#### TEXTO DA PÁGINA:

- - - -

Engenheira ambiental e mestre em política pública, ela mostra que vencer a paralisação, a sensação de impotência diante de desafios tão grandes e complexos, é possível quando nos conscientizamos de que ainda que uma ação individual seja pequena, ela gera uma transformação, não só nos outros, mas em nós próprios. “Essa experiência me trouxe o entendimento sobre cidade, direitos – a falta deles -, cidadania e a importância de agir. Foi um encontro que mudou a minha vida”, diz ela. É nesta dicotomia entre o micro e o macro, o agora e o futuro, a ação e a transformação que a TETO atua.
Em entrevista ao Habitability, ela compartilha as especificidades deste trabalho junto às comunidades de vulnerabilidade extrema e invisibilizadas, que já mobilizou mais de 1,5 milhão de pessoas em trabalhos voluntários pela América Latina.
Como a TETO concilia esses universos tão distantes e, ao mesmo tempo, tão interligados e interdependentes, que é atuação a longo prazo, nas bases estruturais de impacto macro, e a atuação no micro, nas urgências das comunidades?
Camila Jordan: embora a gente trabalhe para atender emergências, sabemos que as mudanças precisam ser estruturais. São mudanças amplas e complexas que requerem articulação. Para se ter uma ideia, no Brasil, o ciclo de pobreza demora nove gerações para ser quebrado. Mas não podemos esquecer que exatamente hoje existe alguém que mora em um barraco de madeira, que vai dormir no chão gelado, que não tem uma janela e que, se chover, terá sua casa desmoronada. Ter consciência dessa urgência, se indignar e agir diante dela é muito importante porque não existe política pública para esses casos emergenciais.

- - - -

#### ATIVIDADE:
Você pode citar na íntegra, sem nenhuma alteração, o texto acima sobre a TETO?

#### TRECHOS DOS REGISTROS:
- - - -

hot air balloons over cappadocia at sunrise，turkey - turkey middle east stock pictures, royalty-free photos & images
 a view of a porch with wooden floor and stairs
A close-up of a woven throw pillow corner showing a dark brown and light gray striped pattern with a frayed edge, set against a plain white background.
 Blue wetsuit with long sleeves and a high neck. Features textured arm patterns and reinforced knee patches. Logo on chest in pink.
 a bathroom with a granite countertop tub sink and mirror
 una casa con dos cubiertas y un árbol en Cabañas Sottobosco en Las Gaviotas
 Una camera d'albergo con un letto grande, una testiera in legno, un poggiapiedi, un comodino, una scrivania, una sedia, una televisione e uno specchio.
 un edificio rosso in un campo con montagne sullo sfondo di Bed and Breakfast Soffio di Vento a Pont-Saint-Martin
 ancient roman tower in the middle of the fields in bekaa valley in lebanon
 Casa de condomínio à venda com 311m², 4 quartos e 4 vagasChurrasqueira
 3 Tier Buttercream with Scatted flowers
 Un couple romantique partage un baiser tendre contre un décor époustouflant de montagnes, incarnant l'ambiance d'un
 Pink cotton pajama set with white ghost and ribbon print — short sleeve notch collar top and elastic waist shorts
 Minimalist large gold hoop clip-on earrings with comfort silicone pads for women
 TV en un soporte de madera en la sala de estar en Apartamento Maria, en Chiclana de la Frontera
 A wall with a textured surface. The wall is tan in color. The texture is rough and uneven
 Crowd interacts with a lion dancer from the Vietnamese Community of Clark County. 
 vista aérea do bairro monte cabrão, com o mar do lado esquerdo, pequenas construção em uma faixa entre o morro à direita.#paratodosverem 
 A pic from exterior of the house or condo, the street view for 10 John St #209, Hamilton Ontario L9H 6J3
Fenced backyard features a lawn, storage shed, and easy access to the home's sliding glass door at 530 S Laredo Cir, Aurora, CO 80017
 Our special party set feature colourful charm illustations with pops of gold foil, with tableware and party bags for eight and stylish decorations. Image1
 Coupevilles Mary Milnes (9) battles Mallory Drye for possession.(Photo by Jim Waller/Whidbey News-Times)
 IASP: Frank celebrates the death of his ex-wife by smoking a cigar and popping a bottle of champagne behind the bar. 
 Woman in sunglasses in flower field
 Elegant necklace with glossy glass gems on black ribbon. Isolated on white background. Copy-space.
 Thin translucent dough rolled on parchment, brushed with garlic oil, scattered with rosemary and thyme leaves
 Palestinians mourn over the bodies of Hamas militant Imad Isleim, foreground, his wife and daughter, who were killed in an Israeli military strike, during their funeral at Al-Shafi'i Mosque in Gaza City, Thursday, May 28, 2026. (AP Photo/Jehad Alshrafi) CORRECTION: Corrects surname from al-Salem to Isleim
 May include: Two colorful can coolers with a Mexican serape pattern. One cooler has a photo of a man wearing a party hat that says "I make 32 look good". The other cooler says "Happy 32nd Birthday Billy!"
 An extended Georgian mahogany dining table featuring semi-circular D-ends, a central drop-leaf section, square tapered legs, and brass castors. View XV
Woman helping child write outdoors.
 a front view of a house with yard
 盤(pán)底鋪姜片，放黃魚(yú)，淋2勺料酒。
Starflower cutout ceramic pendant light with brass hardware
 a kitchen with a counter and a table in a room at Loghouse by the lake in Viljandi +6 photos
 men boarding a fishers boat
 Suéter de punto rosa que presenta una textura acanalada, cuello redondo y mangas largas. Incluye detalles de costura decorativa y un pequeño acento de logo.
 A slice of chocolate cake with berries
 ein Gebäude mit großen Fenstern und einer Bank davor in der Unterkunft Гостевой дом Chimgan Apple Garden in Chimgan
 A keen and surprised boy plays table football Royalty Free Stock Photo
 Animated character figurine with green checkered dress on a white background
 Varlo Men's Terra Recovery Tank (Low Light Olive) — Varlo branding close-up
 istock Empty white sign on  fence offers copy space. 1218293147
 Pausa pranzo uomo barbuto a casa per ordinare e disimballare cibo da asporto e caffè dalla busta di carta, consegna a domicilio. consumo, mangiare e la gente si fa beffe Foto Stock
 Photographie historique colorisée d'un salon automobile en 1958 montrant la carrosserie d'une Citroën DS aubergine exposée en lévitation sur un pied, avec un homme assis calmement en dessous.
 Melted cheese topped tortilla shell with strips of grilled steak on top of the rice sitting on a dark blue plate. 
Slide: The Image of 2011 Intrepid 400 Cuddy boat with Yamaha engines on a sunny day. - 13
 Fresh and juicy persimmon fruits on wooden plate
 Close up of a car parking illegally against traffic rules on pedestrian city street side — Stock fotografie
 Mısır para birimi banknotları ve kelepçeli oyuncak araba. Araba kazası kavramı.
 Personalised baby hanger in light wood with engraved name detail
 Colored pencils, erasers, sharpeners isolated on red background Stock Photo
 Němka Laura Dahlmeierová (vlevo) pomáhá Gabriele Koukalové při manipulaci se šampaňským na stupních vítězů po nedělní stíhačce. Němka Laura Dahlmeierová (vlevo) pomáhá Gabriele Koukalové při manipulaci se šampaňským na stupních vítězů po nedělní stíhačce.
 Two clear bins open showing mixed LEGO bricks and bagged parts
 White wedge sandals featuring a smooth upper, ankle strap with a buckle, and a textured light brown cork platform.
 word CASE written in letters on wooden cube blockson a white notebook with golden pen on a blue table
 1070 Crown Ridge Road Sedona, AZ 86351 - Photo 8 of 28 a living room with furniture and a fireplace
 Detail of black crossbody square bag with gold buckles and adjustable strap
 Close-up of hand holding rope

- - - -

#### RESOLUÇÃO DO PROBLEMA:
Engenheira ambiental e mestre em política pública, ela mostra que vencer a paralisação, a sensação de impotência diante de desafios tão grandes e complexos, é possível quando nos conscientizamos de que ainda que uma ação individual seja pequena, ela gera uma transformação, não só nos outros, mas em nós próprios. “Essa experiência me trouxe o entendimento sobre cidade, direitos – a falta deles -, cidadania e a importância de agir. Foi um encontro que mudou a minha vida”, diz ela. É nesta dicotomia entre o micro e o macro, o agora e o futuro, a ação e a transformação que a TETO atua.
Em entrevista ao Habitability, ela compartilha as especificidades deste trabalho junto às comunidades de vulnerabilidade extrema e invisibilizadas, que já mobilizou mais de 1,5 milhão de pessoas em trabalhos voluntários pela América Latina.
Como a TETO concilia esses universos tão distantes e, ao mesmo tempo, tão interligados e interdependentes, que é atuação a longo prazo, nas bases estruturais de impacto macro, e a atuação no micro, nas urgências das comunidades?
Camila Jordan: embora a gente trabalhe para atender emergências, sabemos que as mudanças precisam ser estruturais. São mudanças amplas e complexas que requerem articulação. Para se ter uma ideia, no Brasil, o ciclo de pobreza demora nove gerações para ser quebrado. Mas não podemos esquecer que exatamente hoje existe alguém que mora em um barraco de madeira, que vai dormir no chão gelado, que não tem uma janela e que, se chover, terá sua casa desmoronada. Ter consciência dessa urgência, se indignar e agir diante dela é muito importante porque não existe política pública para esses casos emergenciais.